Controlling inflammation could be the key to a healthy old age.

by Kathleen McGowan

12.04.2007

Jim Hammond is an elite athlete. He works out two hours a day with a trainer, pushing himself through sprints, runs, and strength-building exercises. His resting heart rate is below 50. He’s won three gold medals and one silver in amateur competitions this year alone, running races from 100 to 800 meters. In his division, he’s broken four national racing records. But perhaps the most elite thing about Hammond is his age.

He is 93. And really, there’s nothing much wrong with him, aside from the fact that he doesn’t see very well. He takes no drugs and has no complaints, although his hair long ago turned white and his skin is no longer taut.

His secret? He doesn’t have one. Hammond never took exceptional measures during his long life to preserve his health. He did not exercise regularly until his fifties and didn’t get serious about it until his eighties, when he began training for the Georgia Golden Olympics. “I love nothing better than winning,” he says. “It’s been a wonderful thing for me.” Hammond is aging, certainly, but somehow he isn’t getting old—at least, not in the way we usually think about it.

They say aging is one of the only certain things in life. But it turns out they were wrong. In recent years, gerontologists have overturned much of the conventional wisdom about getting old. Aging is not the simple result of the passage of time. According to a provocative new view, it is actually something our own bodies create, a side effect of the essential inflammatory system that protects us against infectious disease. As we fight off invaders, we inflict massive collateral damage on ourselves, poisoning our own organs and breaking down our own tissues. We are our own worst enemy.

This paradox is transforming the way we understand aging. It is also changing our understanding of what diseases are and where they come from. Inflammation seems to underlie not just senescence but all the chronic illnesses that often come along with it: diabetes, atherosclerosis, Alzheimer’s, heart attack. “Inflammatory factors predict virtually all bad outcomes in humans,” says Russell Tracy, a professor of pathology and biochemistry at the University of Vermont College of Medicine, whose pioneering research helped demonstrate the role of inflammation in heart disease. “It predicts having heart attacks, having heart failure, becoming diabetic; predicts becoming fragile in old age; predicts cognitive function decline, even cancer to a certain extent.”

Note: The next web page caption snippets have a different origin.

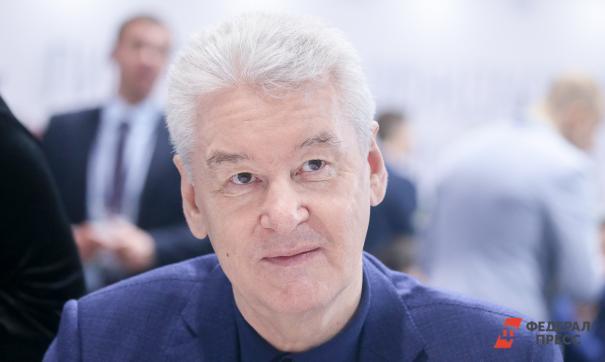 Собянин ответил на вопрос о возможном закрытии границ Москвы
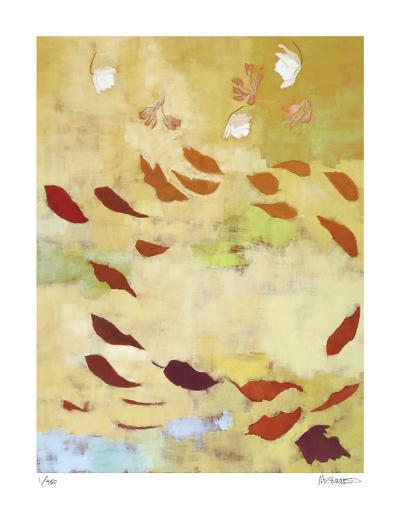 The Air We Play In 5-Katharine McGuinness-Giclee Print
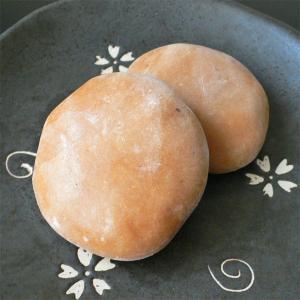 とち餅 栃餅 6個|arumama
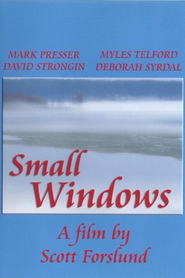 http://kezhlednuti.online/small-windows-88555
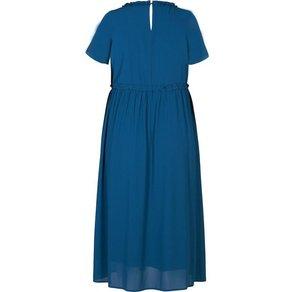 Zizzi Chiffonkleid Damen Grosse Grössen Langes Kleid Kurzarm Feminin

The idea that chronic diseases might be caused by persistent inflammation has been kicking around since the 19th century. Only in the past few years, though, have modern biochemistry and the emerging field of systems biology made it possible to grasp the convoluted chemical interactions involved in body wide responses like inflammation. Over a lifetime, this essential set of defensive mechanisms runs out of bounds and gradually damages organs throughout the body.

When you start to think about aging as a consequence of inflammation, as Tracy and many prominent gerontologists now do, you start to see old age in a different, much more hopeful light. If decrepitude is driven by an overactive immune system, then it is treatable. And if many chronic diseases share this underlying cause, they might all be remedied in a similar way. The right anti-inflammatory drug could be a panacea, treating diabetes, dementia, heart disease, and even cancer. Such a wonder drug might allow us to live longer, but more to the point, it would almost surely allow us to live better, increasing the odds that we could all spend our old age feeling like Jim Hammond: healthy, vibrant, and vital. And unlike science fiction visions of an immortality pill, a successful anti-inflammatory treatment could actually happen within our lifetime.

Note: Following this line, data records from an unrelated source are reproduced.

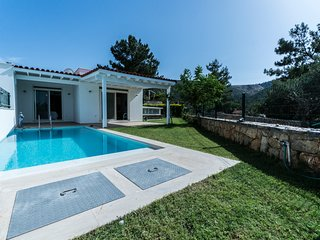 Important Group | BD453 3 Bedroom Modern Villa in Torba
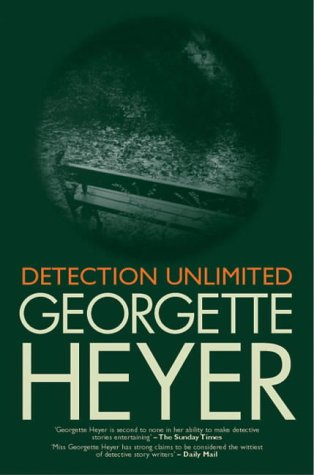 9780755108862: Detection Unlimited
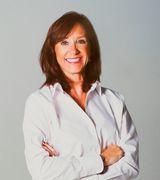 Katie Weinert, Real Estate Agent in Omaha, NE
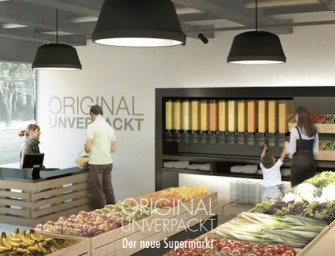 The world's first Waste-Free Supermarket to open its doors in Germany
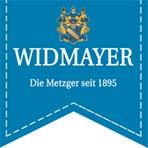 Metzgerei Widmayer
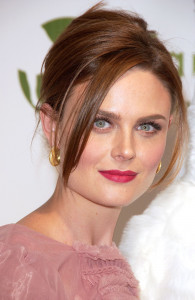 Emily Deschanel pic #213883
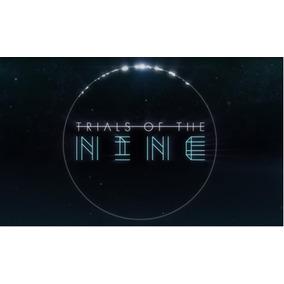 Destiny 2 Pruebas De Los Nueve Pase Perfecto Ps4/xbox One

For the last century and a half, the average life span in wealthy countries has increased steadily, climbing from about 45 to more than 80 years. There is no good reason to think this increase will suddenly stop. But longer life today often simply means taking longer to die—slowly, expensively, and with more disease and disability. “If you talk to many old people, what they are really desperate about is not the fact that they’re going to die but that they are going to be sick, dependent, have to rely on others,” says Luigi Ferrucci, chief of the longitudinal studies section at the National Institute on Aging and director of the Baltimore Longitudinal Study of Aging, the nation’s longest-running study of old age.

Biologists have known for a while that inflammation increases with age, but until recently, given everything else that slumps, spikes, or goes off the rails as we get old, it didn’t seem especially important. Some researchers on aging still think that way.

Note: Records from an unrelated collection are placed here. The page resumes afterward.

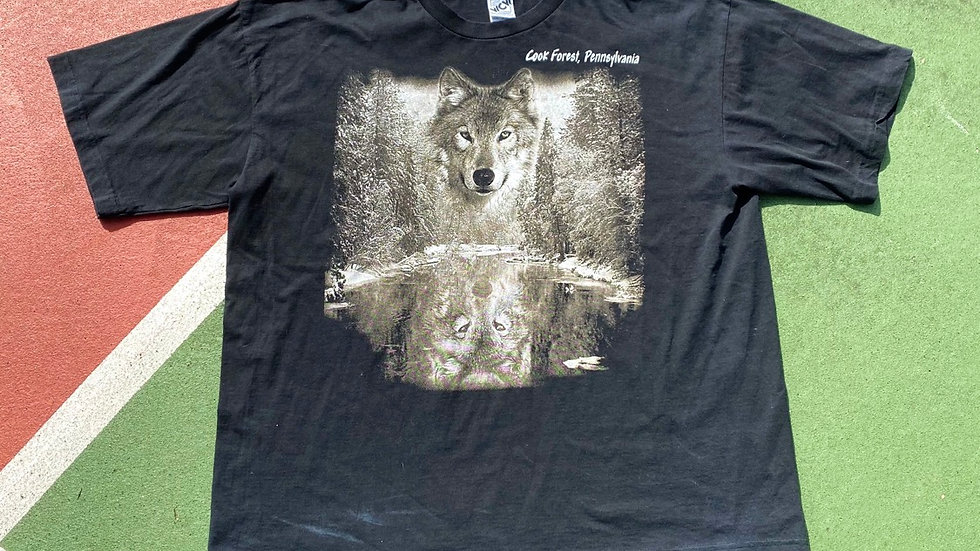 Cook Forrest Wolf Tee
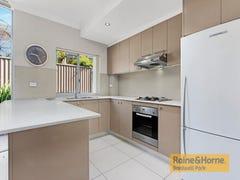 2/16 Myers Street, Roselands, NSW 2196
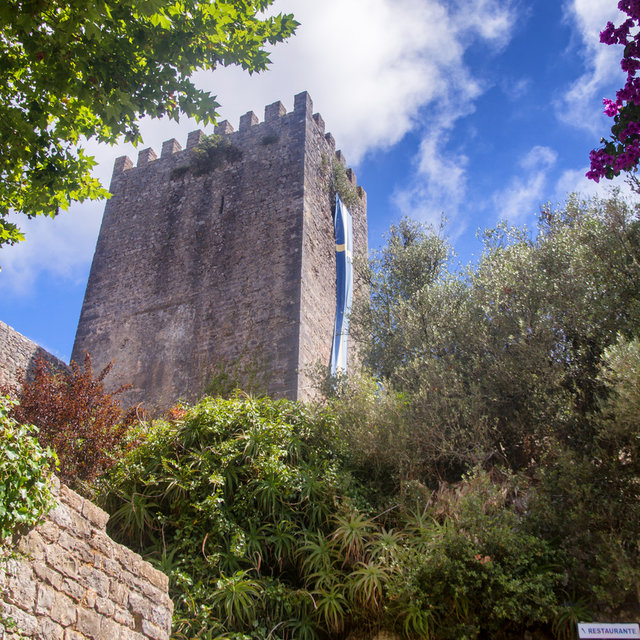 View up a tower of the Castle of Óbidos.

But a big clue linking inflammation with aging came in the late 1990s, when Tracy and his colleagues showed that C-reactive protein (CRP), an inflammatory protein, is an amazingly accurate predictor of a future heart attack—as good as or better than high blood pressure or high cholesterol. At least in heart disease, inflammation isn’t just a bystander. What’s more, we could do something to decrease it. Aspirin, which was already known to help people with heart disease, seems to work primarily by reducing inflammation.

So why should our own immune system rely on such an apparently dangerous mechanism? The answer lies in the fact that infectious disease has historically been the number one killer of human beings, and responding to this threat has profoundly shaped our biology. Possessing a fierce and ferocious immune response primed to keep us alive long enough to reproduce was an evolutionary no-brainer.

Damage to the joint from sever arthritic inflammation often requires a hip replacement.

Inflammation is what gives us that response. It serves as all-purpose protection against invaders and traumatic damage. To take a simple scenario, suppose you are bitten by a cat. First, coagulation factors promote clotting in order to stanch bleeding and prevent germs from spreading from the wound site. A menagerie of phagocytes, which swallow and destroy pathogens, surge out of the bloodstream and squeeze into the affected tissue, engulfing bacteria and secreting cytokines—messenger proteins that send out the call for more responders. The phagocytes also generate reactive oxygen species, unstable compounds that chew up bacteria as well as damaged human tissue.

At the same time, other switches get flipped throughout the body, modifying everything from metabolism to cell growth, via other cytokines, such as IL-6 and tumor necrosis factor–a, and things like CRP, which mark bacteria for destruction. The specialized adaptive immune response eliminates any remaining germs.

So far, so good. But the inflammation response can kick in even when there’s no invader. Atherosclerosis, or hardening of the arteries, is a classic example. In response to fatty deposits on the walls of the arteries, a type of phagocyte called a macrophage identifies the growing lesions as trouble spots and infiltrates them, swelling and destabilizing the deposits. Those lesions can then break open, resulting in the formation of a blood clot that can clog blood vessels and cause heart attacks. The more active the macrophages are, the more CRP is in the bloodstream, and the more likely the lesions will break open, block your arteries, and kill you.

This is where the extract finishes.